Document segment —
-=-=-

Comment 96 for bug 1573062

Revision history for this message
bugproxy (bugproxy) wrote : Comment bridged from LTC Bugzilla

------- Comment From <email address hidden> 2016-07-17 21:43 EDT-------
I tried the kernel at http://people.canonical.com/~kamal/lp1573062/lp1573062.1/ and it worked fine for me

------- Comment From <email address hidden> 2016-07-19 01:04 EDT-------
Looks like I got a failure with the run on http://people.canonical.com/~kamal/lp1573062/lp1573062.1/

But with my diff + 4.4.0 source from apt-source, I can always get the the following command to succeed.

-=-=-

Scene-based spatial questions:
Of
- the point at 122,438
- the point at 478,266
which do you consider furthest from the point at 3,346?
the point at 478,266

-=-=-

Aim of the exercise — Carry the kernel bug thread forward from its last line.

Answer for this exercise —
timeout -s 9 $end_time stress-ng --aggressive --verify --timeout $runtime --brk 0

I've tried three times with my diff (all success) and twice with the kernel @ ~kamal (one failure and one success). I've not tried the longer 7 hour run

------- Comment From <email address hidden> 2016-07-19 01:37 EDT-------
In the kern.log posted, it looks like the problem has moved to

rwsem_wake+0xcc/0x110
up_write+0x78/0x90
unlink_anon_vmas+0x15c/0x2c0

A bunch of threads are stuck on rwsem_wake -- spinning on the sem->wait_lock. I can see a whole bunch of exiting stress-ng-mmapf stuck on this lock, spinning. I'll double check this. Can we get a build with lockdep enabled? I am unable to reproduce this issue at my end with the diff applied on my machine at the moment

------- Comment From <email address hidden> 2016-07-19 19:51 EDT-------
I am cloning the sources to debug further

------- Comment From <email address hidden> 2016-07-19 23:52 EDT-------
I cloned the kernel from https://git.launchpad.net/~kamalmostafa/ubuntu/+source/linux/+git/xenial/log/?h=lp1573062 and built with the machine config specified from /boot/config. I also verified the diff matches my changes.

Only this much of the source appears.